Task to complete:
Can you copy out each of the records below word for word, changing nothing?

Records for this task:
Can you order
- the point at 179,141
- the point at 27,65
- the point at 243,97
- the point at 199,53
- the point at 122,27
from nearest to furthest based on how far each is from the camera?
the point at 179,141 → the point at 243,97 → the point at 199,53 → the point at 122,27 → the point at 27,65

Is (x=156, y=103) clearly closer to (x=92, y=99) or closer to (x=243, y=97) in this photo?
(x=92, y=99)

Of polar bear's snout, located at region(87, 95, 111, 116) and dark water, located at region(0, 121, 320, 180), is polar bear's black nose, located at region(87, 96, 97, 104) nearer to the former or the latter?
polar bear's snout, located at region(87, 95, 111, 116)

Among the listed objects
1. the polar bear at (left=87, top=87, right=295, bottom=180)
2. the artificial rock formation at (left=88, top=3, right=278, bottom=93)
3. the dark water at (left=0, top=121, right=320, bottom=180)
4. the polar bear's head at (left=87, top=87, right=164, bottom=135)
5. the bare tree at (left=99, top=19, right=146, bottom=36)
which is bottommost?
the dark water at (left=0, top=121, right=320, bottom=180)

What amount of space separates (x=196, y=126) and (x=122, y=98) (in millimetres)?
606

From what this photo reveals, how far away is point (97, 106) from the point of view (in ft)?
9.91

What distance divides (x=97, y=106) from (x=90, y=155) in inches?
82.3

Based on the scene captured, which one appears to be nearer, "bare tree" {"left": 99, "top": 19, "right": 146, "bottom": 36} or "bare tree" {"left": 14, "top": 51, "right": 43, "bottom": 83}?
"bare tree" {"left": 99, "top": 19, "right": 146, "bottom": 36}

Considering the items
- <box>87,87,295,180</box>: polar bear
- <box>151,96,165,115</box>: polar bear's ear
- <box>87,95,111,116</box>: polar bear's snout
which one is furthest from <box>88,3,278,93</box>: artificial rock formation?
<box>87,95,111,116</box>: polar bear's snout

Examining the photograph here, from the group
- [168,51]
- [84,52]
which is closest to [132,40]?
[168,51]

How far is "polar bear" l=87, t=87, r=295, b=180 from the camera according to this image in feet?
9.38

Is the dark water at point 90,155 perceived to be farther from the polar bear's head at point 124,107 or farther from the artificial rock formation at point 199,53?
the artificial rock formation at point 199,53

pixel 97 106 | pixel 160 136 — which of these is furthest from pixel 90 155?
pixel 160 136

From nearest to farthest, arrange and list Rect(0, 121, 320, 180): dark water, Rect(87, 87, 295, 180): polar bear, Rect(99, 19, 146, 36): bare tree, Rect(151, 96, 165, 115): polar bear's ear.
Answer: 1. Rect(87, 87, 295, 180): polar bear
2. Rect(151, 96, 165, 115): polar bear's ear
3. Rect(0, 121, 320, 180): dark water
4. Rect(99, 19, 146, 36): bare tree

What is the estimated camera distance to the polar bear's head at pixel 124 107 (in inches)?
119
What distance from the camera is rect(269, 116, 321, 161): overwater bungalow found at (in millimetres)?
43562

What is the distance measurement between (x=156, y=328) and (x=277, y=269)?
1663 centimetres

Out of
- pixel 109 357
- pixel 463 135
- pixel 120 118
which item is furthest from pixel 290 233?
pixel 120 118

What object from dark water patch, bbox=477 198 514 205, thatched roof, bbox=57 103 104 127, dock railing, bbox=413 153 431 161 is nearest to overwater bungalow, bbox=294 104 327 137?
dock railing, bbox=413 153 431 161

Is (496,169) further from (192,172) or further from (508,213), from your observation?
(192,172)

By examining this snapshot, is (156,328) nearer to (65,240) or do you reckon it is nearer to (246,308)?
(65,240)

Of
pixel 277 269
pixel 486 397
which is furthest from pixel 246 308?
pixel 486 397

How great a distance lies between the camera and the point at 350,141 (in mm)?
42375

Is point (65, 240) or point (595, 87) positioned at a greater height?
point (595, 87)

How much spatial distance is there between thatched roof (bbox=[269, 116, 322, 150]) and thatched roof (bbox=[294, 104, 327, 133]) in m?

Exercise result:
Can you order
- the point at 179,141
- the point at 27,65
- the point at 243,97
- the point at 199,53
- the point at 122,27
from nearest to furthest based on how far each is from the camera?
the point at 179,141 → the point at 243,97 → the point at 199,53 → the point at 122,27 → the point at 27,65

Is (x=156, y=103) clearly closer to (x=92, y=99) or closer to (x=243, y=97) in this photo?
(x=92, y=99)

Of polar bear's snout, located at region(87, 95, 111, 116) and dark water, located at region(0, 121, 320, 180), is polar bear's black nose, located at region(87, 96, 97, 104) nearer to the former or the latter?
polar bear's snout, located at region(87, 95, 111, 116)

Among the listed objects
1. the polar bear at (left=87, top=87, right=295, bottom=180)
2. the artificial rock formation at (left=88, top=3, right=278, bottom=93)
3. the dark water at (left=0, top=121, right=320, bottom=180)
4. the polar bear's head at (left=87, top=87, right=164, bottom=135)
5. the bare tree at (left=99, top=19, right=146, bottom=36)
which is bottommost?
the dark water at (left=0, top=121, right=320, bottom=180)

What amount of space separates (x=196, y=126) and (x=122, y=98) (in millimetres)?
606

From what this photo reveals, how far away is point (97, 106) from the point of view (in ft)?
9.91

What distance divides (x=97, y=106) from (x=90, y=155) in inches?
82.3

Based on the scene captured, which one appears to be nearer, "bare tree" {"left": 99, "top": 19, "right": 146, "bottom": 36} or "bare tree" {"left": 14, "top": 51, "right": 43, "bottom": 83}?
"bare tree" {"left": 99, "top": 19, "right": 146, "bottom": 36}

Considering the items
- <box>87,87,295,180</box>: polar bear
- <box>151,96,165,115</box>: polar bear's ear
- <box>87,95,111,116</box>: polar bear's snout
which one is furthest from <box>88,3,278,93</box>: artificial rock formation?
<box>87,95,111,116</box>: polar bear's snout

Examining the photograph here, from the group
- [168,51]
- [84,52]
which is closest to [132,40]?
[168,51]

How far is "polar bear" l=87, t=87, r=295, b=180 from the camera according to this image in feet?
9.38

Is the dark water at point 90,155 perceived to be farther from the polar bear's head at point 124,107 or farther from the artificial rock formation at point 199,53?
the artificial rock formation at point 199,53

pixel 97 106 | pixel 160 136 — which of these is furthest from pixel 90 155?
pixel 160 136

From nearest to farthest, arrange and list Rect(0, 121, 320, 180): dark water, Rect(87, 87, 295, 180): polar bear, Rect(99, 19, 146, 36): bare tree, Rect(151, 96, 165, 115): polar bear's ear.
Answer: 1. Rect(87, 87, 295, 180): polar bear
2. Rect(151, 96, 165, 115): polar bear's ear
3. Rect(0, 121, 320, 180): dark water
4. Rect(99, 19, 146, 36): bare tree

What is the estimated camera distance to the polar bear's head at pixel 124 107 (in inches)?
119
What distance from the camera is rect(269, 116, 321, 161): overwater bungalow found at (in millimetres)?
43562

What is the distance measurement between (x=156, y=328) and (x=277, y=269)?
1663 centimetres

Out of
- pixel 109 357
- pixel 463 135
- pixel 120 118
which item is furthest from pixel 290 233?
pixel 120 118

What object from dark water patch, bbox=477 198 514 205, thatched roof, bbox=57 103 104 127, dock railing, bbox=413 153 431 161 is nearest to overwater bungalow, bbox=294 104 327 137?
dock railing, bbox=413 153 431 161

Is (496,169) further from (192,172) or further from (508,213), from your observation?
(192,172)

By examining this snapshot, is (156,328) nearer to (65,240) or do you reckon it is nearer to (246,308)?
(65,240)

Of
pixel 277 269
pixel 486 397
which is furthest from pixel 246 308?
pixel 486 397

How great a distance lies between the camera and the point at 350,141 (in mm)?
42375

Is point (65, 240) or point (595, 87) positioned at a greater height?
point (595, 87)

How much spatial distance is there between thatched roof (bbox=[269, 116, 322, 150]) and thatched roof (bbox=[294, 104, 327, 133]) in m?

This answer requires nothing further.